Trotz zahlreicher Bedenken hat das Europäische Parlament am 13. April mit deutlicher Mehrheit die Aufnahme von Bulgarien und Rumänien in die Europäische Union gebilligt. Doch erst Konsultationen des Luxemburger EU-Vorsitzes mit den Regierungschefs einiger Länder über Finanzierungsfragen hatte eine von mehreren Fraktionen beantragte Verschiebung der Abstimmung verhindern können.
Damit können wie geplant am 25. April die Beitrittsverträge beider Länder in Luxemburg unterzeichnet werden. Die Staats- und Regierungschefs der Union hatten die Aufnahme der Länder auf ihrem Gipfeltreffen im Dezember 2004 beschlossen. Der Beitritt der beiden Länder zur EU ist für 2007 vorgesehen. Voraussetzung ist, dass sie bis Ende 2006 alle Beitrittskriterien erfüllen.
Im Gegensatz zur Erweiterungsrunde 2004 hat sich Brüssel jedoch eine kleine Hintertür offen gelassen: Sollten nicht alle Voraussetzungen erfüllt werden, kann die EU den Beitritt auf 2008 verschieben.
Da das Straßburger Parlament nach dieser Abstimmung bis zur Ratifizierung der Verträge nicht mehr in die weiteren Entscheidungsprozesse eingebunden sein wird, forderten die Abgeordneten, wegen der ungewissen Situation bei der möglichen Anwendung von Schutzklauseln für Rumänien und Bulgarien einbezogen zu werden.

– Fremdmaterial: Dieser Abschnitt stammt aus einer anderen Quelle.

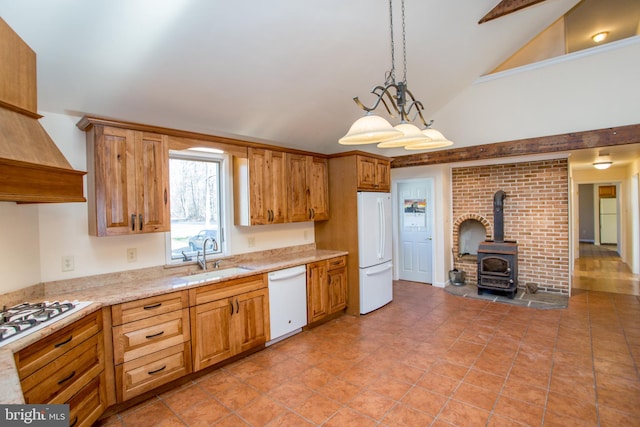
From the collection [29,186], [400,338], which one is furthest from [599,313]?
[29,186]

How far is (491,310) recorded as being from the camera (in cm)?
443

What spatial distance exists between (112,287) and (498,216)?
5.38 m

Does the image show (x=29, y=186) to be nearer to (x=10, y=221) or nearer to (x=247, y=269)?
(x=10, y=221)

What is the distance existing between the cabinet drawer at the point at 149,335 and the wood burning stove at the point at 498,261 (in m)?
4.45

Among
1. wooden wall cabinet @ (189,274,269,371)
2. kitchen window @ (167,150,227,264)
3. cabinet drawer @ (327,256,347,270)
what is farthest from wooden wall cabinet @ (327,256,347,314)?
kitchen window @ (167,150,227,264)

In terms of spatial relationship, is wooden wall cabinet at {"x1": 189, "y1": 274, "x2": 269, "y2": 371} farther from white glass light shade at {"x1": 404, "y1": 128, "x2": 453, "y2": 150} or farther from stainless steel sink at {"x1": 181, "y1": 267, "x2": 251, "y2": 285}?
white glass light shade at {"x1": 404, "y1": 128, "x2": 453, "y2": 150}

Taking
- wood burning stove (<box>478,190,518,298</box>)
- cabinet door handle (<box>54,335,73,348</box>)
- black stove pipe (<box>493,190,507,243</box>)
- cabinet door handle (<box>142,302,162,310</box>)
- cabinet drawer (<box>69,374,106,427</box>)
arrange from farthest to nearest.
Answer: black stove pipe (<box>493,190,507,243</box>), wood burning stove (<box>478,190,518,298</box>), cabinet door handle (<box>142,302,162,310</box>), cabinet drawer (<box>69,374,106,427</box>), cabinet door handle (<box>54,335,73,348</box>)

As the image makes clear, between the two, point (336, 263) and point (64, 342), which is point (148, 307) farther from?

Während Erweiterungs-Kommissar Oli Rehn den Wunsch des Parlaments unterstützte, blieb Luxemburgs Europaminister Nicolas Schmit als Vertreter des Ministerrats eher zurückhaltend. Die Position des Parlaments werde stets berücksichtigt, so Rehn.
In der Entschließung, die zusammen mit der Beitrittsempfehlung verabschiedet wurde, wurden die von Bulgarien erreichten Vorbereitungen als "hervorragende Fortschritte" bezeichnet. Fraglich bleibt aber, ob die Regelungen jetzt auch in die Praxis umgesetzt werden. Kritik erntete Bulgarien allerdings für das Vorhaben, die Reform der Strafjustiz erst zusammen mit einer völlig neuen Strafprozessordnung vorzunehmen. Auch die weitere Bekämpfung der Korruption in dem Balkanstaat wurde angemahnt. Als positiv wurde dagegen das Projekt "Jahrzehnt der Integrierung der Roma" bezeichnet. Die alltägliche Benachteilung der Volksgruppe der Roma ist in Bulgarien noch immer groß. Für einen Beitritt Bulgariens sprachen sich 522 Abgeordnete aus. Dagegen stimmten 70 Abgeordnete, bei 69 Enthaltungen.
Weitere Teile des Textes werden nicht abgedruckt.